= Extracted text =
━━━━━━━━━━━━━━━━

THE ARTFUL DESIGN OF YOUR BRAND AND LEGACY WITH INTENTION, PURPOSE, WISDOM AND STRATEGY
The Legacy of Self Control
Self-control is the ability to moderate yourself while developing reliability, consistency, emotional maturity, accountability and efficiency.
Self-control does not come automatically nor does it happen overnight. Instead, it’s the result of training, consistency and modeling - self coaching that’s internalized and practiced daily.
Embedded within self control is the principle of consistency - the art of doing the same thing over and over again so that there is a logical connection from one action to another and a firmness to impress the action.
Those who practice self control clearly stand out in the way they speak, treat other people, in their attitude towards authority and in the manner in which they handle their private space.
They manage their diet, fitness, health and treat their bodies like the temple they are. They face tests in life - from studying, to work and life, with tenacity and resilience.
They’re able to withstand negative peer pressure, reputational attacks and the swiftly moving winds of change.
They stand for what is right because they have learnt that doing right is rewarding.
In essence, they flex their will power and exercise it often, to their continual success.
Insight Inspiration
One of the most important psychological examinations of the 20th century is the "delayed gratification" marshmallow study which offers deep insight into the inextricable link between willpower and success.
In 1972, Stanford university researchers (Mischel et al) put the willpower of 600 preschoolers to the ultimate test.
One by one, the instructor had the four and five year olds go into a room with nothing but a chair, a desk, and a yummy marshmallow waiting for them on a plate.
The little ones were given two options. They could either eat the marshmallow now, or if they waited until the researcher came back into the room (usually after fifteen minutes), they could have two.

━━━━━━━━━━━━━━━━

= Supplied data =
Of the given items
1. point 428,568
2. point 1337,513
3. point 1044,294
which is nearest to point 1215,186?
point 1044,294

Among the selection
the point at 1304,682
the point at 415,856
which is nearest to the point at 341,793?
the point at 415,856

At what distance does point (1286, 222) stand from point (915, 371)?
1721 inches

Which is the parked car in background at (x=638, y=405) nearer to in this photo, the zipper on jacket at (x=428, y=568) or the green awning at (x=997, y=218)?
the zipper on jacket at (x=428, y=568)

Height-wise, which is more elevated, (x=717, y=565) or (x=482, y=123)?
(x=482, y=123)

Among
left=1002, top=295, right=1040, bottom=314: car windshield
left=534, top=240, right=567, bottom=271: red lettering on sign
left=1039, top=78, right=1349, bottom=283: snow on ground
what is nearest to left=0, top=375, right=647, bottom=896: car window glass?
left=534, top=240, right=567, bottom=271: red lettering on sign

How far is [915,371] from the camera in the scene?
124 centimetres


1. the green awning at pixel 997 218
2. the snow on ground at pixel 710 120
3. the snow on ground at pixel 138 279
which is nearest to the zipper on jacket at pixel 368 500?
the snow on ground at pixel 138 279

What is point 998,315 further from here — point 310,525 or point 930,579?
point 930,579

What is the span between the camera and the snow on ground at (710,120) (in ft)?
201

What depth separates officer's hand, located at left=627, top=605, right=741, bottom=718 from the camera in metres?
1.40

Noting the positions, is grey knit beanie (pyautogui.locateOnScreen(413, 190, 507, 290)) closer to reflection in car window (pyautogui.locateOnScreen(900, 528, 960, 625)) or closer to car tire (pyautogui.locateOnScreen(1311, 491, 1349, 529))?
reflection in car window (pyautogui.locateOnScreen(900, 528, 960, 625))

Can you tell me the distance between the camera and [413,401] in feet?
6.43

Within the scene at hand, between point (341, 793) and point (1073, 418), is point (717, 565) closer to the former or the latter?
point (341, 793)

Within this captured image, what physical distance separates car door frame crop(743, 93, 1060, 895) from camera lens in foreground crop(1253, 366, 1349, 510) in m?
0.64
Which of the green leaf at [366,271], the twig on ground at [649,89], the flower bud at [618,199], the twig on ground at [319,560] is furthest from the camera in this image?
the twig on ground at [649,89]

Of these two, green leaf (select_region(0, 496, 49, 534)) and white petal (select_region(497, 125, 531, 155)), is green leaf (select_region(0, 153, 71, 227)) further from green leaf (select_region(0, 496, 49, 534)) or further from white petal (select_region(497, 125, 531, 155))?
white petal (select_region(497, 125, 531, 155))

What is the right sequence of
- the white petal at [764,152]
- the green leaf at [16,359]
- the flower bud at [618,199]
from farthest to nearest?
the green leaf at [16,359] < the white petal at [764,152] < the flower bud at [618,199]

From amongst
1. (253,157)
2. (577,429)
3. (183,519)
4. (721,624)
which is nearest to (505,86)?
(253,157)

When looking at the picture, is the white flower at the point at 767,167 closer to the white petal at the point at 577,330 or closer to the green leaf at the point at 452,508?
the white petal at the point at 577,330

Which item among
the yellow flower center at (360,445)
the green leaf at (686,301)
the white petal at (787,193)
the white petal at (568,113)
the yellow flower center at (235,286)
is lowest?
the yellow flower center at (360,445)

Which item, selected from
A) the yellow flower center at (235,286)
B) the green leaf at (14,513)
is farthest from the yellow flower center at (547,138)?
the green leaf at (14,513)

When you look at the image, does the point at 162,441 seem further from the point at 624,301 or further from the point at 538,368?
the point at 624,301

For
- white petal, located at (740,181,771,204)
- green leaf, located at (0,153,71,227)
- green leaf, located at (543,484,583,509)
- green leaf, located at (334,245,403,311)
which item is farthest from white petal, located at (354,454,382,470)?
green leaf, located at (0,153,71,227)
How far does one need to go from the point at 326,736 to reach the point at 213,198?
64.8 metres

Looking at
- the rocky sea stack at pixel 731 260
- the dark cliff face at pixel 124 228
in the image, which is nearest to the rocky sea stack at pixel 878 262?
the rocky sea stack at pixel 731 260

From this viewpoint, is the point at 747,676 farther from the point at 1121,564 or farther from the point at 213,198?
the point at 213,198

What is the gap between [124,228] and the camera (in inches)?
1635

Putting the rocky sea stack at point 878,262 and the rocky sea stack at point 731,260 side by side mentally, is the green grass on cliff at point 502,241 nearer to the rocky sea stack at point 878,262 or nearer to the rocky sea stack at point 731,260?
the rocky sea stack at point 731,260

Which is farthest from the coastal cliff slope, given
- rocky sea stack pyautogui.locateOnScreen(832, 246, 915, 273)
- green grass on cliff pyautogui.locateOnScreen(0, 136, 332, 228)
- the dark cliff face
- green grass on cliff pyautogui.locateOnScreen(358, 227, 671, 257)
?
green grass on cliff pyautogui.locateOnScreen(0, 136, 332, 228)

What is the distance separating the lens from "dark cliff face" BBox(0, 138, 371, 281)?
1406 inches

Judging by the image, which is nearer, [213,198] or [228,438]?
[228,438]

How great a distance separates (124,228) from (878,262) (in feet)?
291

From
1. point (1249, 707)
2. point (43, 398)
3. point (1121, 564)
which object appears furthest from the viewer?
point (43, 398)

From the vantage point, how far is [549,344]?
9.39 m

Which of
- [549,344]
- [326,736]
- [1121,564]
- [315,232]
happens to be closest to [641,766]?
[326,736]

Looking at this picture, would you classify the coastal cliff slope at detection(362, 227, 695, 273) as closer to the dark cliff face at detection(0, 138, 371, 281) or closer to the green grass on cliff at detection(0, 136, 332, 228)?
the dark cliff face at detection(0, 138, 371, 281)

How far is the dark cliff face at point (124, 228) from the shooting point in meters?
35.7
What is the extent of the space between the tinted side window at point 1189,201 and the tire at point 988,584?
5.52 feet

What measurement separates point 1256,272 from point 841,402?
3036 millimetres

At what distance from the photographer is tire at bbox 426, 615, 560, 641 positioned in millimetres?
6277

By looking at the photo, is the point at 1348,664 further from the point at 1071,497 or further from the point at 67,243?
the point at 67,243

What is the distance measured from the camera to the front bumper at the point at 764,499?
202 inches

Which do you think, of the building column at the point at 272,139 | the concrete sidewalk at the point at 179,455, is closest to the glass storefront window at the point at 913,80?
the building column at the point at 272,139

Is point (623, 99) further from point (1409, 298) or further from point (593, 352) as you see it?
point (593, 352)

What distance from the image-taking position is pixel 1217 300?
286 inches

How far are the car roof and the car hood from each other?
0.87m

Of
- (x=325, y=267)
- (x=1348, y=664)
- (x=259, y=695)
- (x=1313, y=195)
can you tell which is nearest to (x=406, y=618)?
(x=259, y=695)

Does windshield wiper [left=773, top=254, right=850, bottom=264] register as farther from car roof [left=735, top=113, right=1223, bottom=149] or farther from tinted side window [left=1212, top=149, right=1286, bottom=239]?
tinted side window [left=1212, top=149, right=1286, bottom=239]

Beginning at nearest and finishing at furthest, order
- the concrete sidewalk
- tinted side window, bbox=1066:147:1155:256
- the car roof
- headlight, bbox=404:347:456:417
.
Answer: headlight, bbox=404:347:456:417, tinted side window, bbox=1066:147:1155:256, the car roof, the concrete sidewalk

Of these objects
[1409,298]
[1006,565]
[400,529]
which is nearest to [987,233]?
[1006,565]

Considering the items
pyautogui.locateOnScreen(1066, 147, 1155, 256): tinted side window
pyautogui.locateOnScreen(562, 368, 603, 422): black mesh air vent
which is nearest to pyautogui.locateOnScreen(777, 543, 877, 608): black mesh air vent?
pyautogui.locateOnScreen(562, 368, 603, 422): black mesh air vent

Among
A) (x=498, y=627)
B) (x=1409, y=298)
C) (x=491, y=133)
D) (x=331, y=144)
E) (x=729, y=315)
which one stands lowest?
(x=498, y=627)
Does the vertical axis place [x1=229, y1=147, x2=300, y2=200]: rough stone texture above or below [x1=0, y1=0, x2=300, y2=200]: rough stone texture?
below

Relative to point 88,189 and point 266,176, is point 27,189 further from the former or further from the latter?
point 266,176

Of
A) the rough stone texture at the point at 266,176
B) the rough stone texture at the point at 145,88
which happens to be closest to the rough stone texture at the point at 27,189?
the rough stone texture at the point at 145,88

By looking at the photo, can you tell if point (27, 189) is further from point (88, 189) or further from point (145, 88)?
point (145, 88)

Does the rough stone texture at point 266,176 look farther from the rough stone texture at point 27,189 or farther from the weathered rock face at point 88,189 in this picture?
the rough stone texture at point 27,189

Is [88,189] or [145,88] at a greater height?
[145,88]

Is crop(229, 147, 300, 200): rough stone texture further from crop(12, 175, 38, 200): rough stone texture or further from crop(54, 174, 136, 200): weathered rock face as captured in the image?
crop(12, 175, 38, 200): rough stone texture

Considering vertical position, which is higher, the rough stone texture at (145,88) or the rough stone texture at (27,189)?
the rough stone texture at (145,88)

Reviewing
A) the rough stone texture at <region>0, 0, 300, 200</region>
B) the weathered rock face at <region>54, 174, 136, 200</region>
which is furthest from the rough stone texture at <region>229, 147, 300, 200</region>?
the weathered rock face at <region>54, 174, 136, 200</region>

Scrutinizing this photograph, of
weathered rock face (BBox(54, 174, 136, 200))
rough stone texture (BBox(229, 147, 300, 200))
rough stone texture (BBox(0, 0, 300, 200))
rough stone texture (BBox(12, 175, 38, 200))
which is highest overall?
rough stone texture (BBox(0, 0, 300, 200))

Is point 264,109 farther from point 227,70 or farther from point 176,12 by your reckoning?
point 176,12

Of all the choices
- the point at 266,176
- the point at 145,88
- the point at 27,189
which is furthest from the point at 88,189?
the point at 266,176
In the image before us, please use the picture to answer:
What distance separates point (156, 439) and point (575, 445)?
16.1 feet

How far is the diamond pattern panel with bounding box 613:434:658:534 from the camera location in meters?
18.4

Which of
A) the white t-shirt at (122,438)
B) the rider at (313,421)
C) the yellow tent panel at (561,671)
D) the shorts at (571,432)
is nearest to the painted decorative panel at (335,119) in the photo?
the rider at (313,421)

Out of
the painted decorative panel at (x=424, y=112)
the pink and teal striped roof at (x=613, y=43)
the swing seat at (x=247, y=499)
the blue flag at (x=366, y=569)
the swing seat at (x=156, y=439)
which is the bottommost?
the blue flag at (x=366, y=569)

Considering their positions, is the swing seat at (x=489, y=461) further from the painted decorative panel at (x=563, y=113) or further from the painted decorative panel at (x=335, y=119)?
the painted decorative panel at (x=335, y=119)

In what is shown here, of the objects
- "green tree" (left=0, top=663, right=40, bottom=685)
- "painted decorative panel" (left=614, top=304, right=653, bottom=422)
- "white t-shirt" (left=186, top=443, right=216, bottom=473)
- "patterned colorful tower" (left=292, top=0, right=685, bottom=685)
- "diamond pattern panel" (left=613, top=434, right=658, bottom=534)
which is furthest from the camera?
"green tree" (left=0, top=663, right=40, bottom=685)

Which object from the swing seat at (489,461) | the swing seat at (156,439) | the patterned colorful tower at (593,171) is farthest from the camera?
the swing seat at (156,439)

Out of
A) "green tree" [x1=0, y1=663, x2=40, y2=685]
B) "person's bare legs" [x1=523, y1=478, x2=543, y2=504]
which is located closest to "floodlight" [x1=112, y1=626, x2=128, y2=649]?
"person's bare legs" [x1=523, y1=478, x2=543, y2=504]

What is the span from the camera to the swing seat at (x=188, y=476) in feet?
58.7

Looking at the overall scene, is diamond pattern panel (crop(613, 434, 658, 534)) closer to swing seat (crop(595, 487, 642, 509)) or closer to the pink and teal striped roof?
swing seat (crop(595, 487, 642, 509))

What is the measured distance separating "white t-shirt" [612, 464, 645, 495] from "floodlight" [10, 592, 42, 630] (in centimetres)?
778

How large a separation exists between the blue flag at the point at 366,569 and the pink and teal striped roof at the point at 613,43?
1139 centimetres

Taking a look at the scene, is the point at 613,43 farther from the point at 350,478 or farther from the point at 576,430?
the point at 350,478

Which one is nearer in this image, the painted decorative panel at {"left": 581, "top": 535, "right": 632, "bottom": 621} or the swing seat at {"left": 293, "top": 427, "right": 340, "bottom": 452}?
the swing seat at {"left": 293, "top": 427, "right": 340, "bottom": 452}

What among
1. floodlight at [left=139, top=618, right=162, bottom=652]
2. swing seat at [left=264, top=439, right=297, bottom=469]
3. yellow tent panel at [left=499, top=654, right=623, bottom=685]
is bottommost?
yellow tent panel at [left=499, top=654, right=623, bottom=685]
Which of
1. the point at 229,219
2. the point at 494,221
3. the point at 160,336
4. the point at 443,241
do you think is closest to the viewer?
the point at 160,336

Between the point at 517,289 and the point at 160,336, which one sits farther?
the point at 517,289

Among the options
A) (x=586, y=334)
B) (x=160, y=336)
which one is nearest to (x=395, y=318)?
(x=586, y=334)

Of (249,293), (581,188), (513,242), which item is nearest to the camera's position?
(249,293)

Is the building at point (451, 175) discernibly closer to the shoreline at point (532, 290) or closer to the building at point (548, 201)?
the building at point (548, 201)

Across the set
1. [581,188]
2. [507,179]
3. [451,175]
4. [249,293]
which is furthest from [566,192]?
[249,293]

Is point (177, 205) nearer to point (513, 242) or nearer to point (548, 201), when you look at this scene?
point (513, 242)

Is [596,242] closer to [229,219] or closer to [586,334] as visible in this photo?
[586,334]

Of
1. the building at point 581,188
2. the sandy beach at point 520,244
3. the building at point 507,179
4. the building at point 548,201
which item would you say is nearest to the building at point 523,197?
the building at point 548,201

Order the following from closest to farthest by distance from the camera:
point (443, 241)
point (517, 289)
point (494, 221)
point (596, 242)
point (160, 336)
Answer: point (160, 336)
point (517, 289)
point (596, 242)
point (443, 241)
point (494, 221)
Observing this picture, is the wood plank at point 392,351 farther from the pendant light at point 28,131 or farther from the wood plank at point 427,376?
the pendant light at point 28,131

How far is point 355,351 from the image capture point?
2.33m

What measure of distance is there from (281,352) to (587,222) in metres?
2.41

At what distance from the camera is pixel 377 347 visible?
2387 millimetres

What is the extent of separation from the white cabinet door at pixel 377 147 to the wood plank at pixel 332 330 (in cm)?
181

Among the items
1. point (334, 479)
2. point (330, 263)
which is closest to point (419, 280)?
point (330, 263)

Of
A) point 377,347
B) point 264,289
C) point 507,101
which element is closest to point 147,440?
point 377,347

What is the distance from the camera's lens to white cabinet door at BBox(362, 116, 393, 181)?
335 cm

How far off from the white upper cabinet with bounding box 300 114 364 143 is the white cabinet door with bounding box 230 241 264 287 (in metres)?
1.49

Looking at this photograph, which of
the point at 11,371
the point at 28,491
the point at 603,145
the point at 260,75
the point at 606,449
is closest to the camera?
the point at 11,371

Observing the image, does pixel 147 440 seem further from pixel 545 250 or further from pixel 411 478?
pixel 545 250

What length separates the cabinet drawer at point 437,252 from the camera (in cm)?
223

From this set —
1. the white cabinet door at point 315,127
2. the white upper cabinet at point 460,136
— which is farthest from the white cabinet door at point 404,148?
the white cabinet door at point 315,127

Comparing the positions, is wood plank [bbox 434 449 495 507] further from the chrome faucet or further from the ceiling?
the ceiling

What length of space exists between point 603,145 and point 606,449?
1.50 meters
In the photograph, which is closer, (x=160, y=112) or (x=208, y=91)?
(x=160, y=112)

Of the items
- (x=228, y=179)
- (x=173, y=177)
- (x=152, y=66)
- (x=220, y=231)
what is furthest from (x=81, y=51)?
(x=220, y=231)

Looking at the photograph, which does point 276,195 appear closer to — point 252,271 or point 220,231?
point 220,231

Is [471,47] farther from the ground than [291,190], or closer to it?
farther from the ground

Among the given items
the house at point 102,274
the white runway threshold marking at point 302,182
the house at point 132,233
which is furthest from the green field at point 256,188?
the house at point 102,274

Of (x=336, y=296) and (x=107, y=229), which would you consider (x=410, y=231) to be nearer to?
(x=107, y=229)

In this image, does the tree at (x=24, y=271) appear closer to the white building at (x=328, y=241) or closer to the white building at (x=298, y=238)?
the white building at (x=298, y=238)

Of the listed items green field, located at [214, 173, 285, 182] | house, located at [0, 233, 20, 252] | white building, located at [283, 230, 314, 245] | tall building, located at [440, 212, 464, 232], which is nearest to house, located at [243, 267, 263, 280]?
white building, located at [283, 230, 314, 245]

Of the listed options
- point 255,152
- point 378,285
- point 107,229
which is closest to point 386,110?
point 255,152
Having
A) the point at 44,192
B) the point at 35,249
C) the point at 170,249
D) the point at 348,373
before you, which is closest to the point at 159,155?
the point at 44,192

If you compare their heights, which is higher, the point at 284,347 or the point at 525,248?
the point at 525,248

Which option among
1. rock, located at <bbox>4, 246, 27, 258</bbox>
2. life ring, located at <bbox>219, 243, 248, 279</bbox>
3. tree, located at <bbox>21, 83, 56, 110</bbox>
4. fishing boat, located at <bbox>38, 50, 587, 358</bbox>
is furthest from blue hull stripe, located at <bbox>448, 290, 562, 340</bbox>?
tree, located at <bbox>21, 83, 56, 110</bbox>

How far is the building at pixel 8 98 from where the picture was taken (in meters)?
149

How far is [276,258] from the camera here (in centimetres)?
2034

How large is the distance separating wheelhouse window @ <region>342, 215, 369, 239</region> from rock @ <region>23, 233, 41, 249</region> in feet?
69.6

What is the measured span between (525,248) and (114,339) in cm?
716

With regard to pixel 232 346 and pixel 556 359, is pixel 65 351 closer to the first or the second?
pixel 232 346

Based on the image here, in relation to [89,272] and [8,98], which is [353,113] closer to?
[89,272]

━━━━━━━━━━━━━━━━

= Tasks to complete =
1. Transcribe the records word for word, starting at their first line and stopping after the line that contains "124 centimetres".
2. Carry the text on self-control forward, writing what comes after its final sentence.

= Answers for this exercise =
1.
Of the given items
1. point 428,568
2. point 1337,513
3. point 1044,294
which is nearest to point 1215,186?
point 1044,294

Among the selection
the point at 1304,682
the point at 415,856
which is nearest to the point at 341,793?
the point at 415,856

At what distance does point (1286, 222) stand from point (915, 371)?
1721 inches

Which is the parked car in background at (x=638, y=405) nearer to in this photo, the zipper on jacket at (x=428, y=568) or the green awning at (x=997, y=218)?
the zipper on jacket at (x=428, y=568)

Height-wise, which is more elevated, (x=717, y=565) or (x=482, y=123)?
(x=482, y=123)

Among
left=1002, top=295, right=1040, bottom=314: car windshield
left=534, top=240, right=567, bottom=271: red lettering on sign
left=1039, top=78, right=1349, bottom=283: snow on ground
what is nearest to left=0, top=375, right=647, bottom=896: car window glass?
left=534, top=240, right=567, bottom=271: red lettering on sign

How far is [915,371] from the camera in the scene?
124 centimetres

2.
Once the door was closed, many of the children did their best to wait it out.
Some would cover their eyes, squirm, spin their chair in circles, bounce in anticipation, turn the other way, kick the desk, sing songs — one little guy even pet the marshmallow like a stuffed animal.
It turns out that watching preschoolers resist temptation is quite the entertainment.
Of the 600 children who took the test, only about one third (≈200) were able to wait for the second marshmallow, the full fifteen minutes.
Of the other two thirds, some made it one minute, others five or ten minutes, and so on.
Like a self control "IQ score," the number of minutes before "caving-in" was each child's willpower grade. Here's where it gets really interesting.
To see where the preschoolers ended-up in the world, Mischel and colleagues did three decades worth of follow-up studies.
Here's what they found: The children who delayed gratification the longest, later on as adults, outperformed the "weak-willed" children on every single test the researchers threw at them.
They had higher SAT scores, higher income, more education, more friends, less addiction, cleaner criminal records, better stress scores, and so on.
On the results, study lead author Dr. Mischel said: "If you can deal with hot emotions, then you can study for the SAT instead of watching TV, and you can save more money for retirement. It's not just about marshmallows."
The Legacy Insights series is authored by Dr Gladys Mwiti, an internationally recognised trauma psychologist who has served two electoral terms as Member of the Board of Directors for the International Society for Traumatic Stress Studies (ISTSS); is Co-Chair for the Lausanne Congress Mental Health and Trauma desk, Global Board Member for Langham Partnership Board, is the current Chairperson of the Kenya Psychological Association (KPA); Interim Chairperson of the Kenya Society for Traumatic Stress Studies; member of ChildFund Kenya Board of Directors, immediate past member of the Board of Trustees for the Kenya Methodist University (KEMU); member of the American Psychological Association (APA); and immediate past Chair of Council, Cooperative University College in Kenya.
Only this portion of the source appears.